TEXT SEGMENT →
┄┄┄┄┄┄

Electricity prices
The best electricity contract of 2026? Why the electricity contract of the future isn't an electricity contract at all
The best electricity contract of 2026 might not be an electricity contract at all. Here's what the choice looks like if you live in a house — and why more people are questioning the question itself.

When you search for the best electricity contract of 2026, you're probably looking for one simple thing: lower and more predictable electricity bills. But the longer you compare fixed, variable and hourly pricing, the clearer it becomes that the contract itself is only a small part of what you actually pay for. This guide walks through the most common contract types, what actually determines your monthly cost, and why a growing number of homeowners are considering an energy subscription instead — a model that Elvy is built on, where solar panels, a battery and a heat pump replace part of the traditional electricity contract.
Before we go through the different contract types, it's worth pausing on the comparison itself. When you look at the "best electricity contract", it's easy to fixate on the price per kilowatt-hour. But there are a number of other factors that affect your monthly cost at least as much, and that no electricity contract on its own can control. Here's what we think you should weigh up before signing a new contract.
Your total electricity cost
The electricity price is only one part. The grid fee, taxes and capacity tariffs matter just as much or more for an electrically heated house.

┄┄┄┄┄┄

EXTRACTED ENTRIES →
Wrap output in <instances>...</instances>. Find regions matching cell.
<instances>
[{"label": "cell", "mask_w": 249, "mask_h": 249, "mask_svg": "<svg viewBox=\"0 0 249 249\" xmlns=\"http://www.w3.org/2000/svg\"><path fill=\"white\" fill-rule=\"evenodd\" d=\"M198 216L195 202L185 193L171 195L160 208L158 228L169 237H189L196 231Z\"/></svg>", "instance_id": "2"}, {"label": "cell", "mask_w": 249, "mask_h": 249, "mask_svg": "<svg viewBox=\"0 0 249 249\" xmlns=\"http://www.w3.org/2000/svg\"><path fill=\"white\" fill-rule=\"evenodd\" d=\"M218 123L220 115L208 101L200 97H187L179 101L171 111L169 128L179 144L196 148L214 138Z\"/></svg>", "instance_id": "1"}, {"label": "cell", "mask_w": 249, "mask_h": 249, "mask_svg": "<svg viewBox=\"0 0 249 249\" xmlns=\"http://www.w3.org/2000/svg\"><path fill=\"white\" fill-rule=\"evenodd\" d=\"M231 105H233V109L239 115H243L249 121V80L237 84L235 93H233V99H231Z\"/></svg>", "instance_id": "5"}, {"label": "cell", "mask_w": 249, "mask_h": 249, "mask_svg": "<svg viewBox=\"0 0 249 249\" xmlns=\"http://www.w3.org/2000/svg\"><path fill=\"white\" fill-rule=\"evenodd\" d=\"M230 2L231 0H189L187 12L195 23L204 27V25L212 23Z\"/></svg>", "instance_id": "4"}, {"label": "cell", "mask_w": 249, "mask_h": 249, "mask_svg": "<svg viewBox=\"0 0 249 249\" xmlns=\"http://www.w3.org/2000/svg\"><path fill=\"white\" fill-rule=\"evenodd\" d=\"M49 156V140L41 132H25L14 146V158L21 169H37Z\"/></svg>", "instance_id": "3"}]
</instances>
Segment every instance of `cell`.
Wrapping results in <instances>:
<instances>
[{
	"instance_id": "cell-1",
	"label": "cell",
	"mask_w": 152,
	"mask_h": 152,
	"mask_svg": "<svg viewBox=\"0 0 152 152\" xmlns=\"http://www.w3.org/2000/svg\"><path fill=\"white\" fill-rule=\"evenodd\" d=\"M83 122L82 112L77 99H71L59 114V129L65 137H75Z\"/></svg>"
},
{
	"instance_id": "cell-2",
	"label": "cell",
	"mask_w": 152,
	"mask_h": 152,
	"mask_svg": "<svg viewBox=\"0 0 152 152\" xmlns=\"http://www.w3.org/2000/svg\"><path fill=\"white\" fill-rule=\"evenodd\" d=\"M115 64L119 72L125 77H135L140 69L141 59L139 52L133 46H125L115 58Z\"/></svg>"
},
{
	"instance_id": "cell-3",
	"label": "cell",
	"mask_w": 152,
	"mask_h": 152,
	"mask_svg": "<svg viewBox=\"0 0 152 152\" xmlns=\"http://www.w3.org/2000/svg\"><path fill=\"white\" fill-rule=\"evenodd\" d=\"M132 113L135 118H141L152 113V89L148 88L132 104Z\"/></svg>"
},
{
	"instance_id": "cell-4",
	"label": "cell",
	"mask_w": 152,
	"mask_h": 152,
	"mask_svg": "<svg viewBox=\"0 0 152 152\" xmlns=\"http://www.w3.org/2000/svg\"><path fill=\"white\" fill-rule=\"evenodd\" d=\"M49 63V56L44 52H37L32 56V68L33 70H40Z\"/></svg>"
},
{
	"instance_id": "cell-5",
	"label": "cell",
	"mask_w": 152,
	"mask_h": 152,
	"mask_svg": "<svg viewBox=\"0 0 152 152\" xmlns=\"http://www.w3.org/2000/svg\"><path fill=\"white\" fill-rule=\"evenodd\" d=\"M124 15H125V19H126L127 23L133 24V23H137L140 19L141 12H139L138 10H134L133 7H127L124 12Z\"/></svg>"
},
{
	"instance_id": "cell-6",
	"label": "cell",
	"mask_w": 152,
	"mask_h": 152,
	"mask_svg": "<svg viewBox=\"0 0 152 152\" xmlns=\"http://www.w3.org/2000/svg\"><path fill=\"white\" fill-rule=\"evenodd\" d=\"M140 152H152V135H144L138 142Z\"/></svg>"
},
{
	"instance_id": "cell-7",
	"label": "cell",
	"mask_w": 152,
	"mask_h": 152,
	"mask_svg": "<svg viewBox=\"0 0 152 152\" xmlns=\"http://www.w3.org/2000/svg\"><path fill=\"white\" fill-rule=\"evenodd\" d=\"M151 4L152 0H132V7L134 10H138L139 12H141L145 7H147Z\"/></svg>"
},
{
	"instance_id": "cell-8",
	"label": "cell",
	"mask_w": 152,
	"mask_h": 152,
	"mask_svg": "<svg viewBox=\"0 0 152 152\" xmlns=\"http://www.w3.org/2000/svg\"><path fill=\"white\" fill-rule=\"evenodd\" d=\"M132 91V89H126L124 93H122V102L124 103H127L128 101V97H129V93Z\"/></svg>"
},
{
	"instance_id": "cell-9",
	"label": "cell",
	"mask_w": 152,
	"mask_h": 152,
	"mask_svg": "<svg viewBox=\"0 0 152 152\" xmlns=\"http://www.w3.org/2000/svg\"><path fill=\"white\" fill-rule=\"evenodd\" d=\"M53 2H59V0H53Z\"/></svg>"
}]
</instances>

┄┄┄┄┄┄

WHAT THE EXERCISE ASKS → Pick up the electricity contract guide after its final sentence and carry it on.

REPLY TO THE EXERCISE →
How much electricity you actually buy
A house with its own production buys less electricity from the grid. That makes the exact price of the electricity contract matter less in the total calculation.
What time of day you use the electricity
With hourly pricing or a capacity tariff, timing becomes decisive. Without smart control, you rarely realise the theoretical saving.
How long you want to commit
A fixed price gives peace of mind, but you pay for it. A variable price gives a lower average over time, but greater variation from month to month.
What you actually want to solve
If the goal is a predictable monthly cost, the electricity contract isn't always enough. Then you also need to look at the consumption itself.
Whether the house has the potential for more
A waterborne heating system, the roof and consumption patterns determine whether an energy subscription can be an alternative to simply switching electricity contracts.
What is an electricity contract, really?
An electricity contract governs what you pay per kilowatt-hour for the electricity you buy from the grid. That's all. It says nothing about how much electricity you use, when you use it, or how much of the electricity you produce yourself. And that's where the traditional comparison starts to become misleading.
Your total electricity cost consists of three parts: the electricity itself (which the electricity contract controls), the grid fee (which your grid owner sets and you can't opt out of), and taxes and charges. For a house with electric heating, the electricity itself often accounts for a smaller share of the total cost than most people think. That's why switching electricity contracts rarely delivers the effect people had hoped for.
Which electricity contracts are available in 2026?
For Swedish homeowners there are, in practice, three contract types to choose between, and each one has its trade-offs.
Fixed price
You lock in the electricity price for a set period, often one to three years. You get predictability, but you pay a premium for the electricity supplier taking on the price risk. During periods of low spot prices you pay more than you needed to. During price shocks you're protected.
Variable price (monthly average)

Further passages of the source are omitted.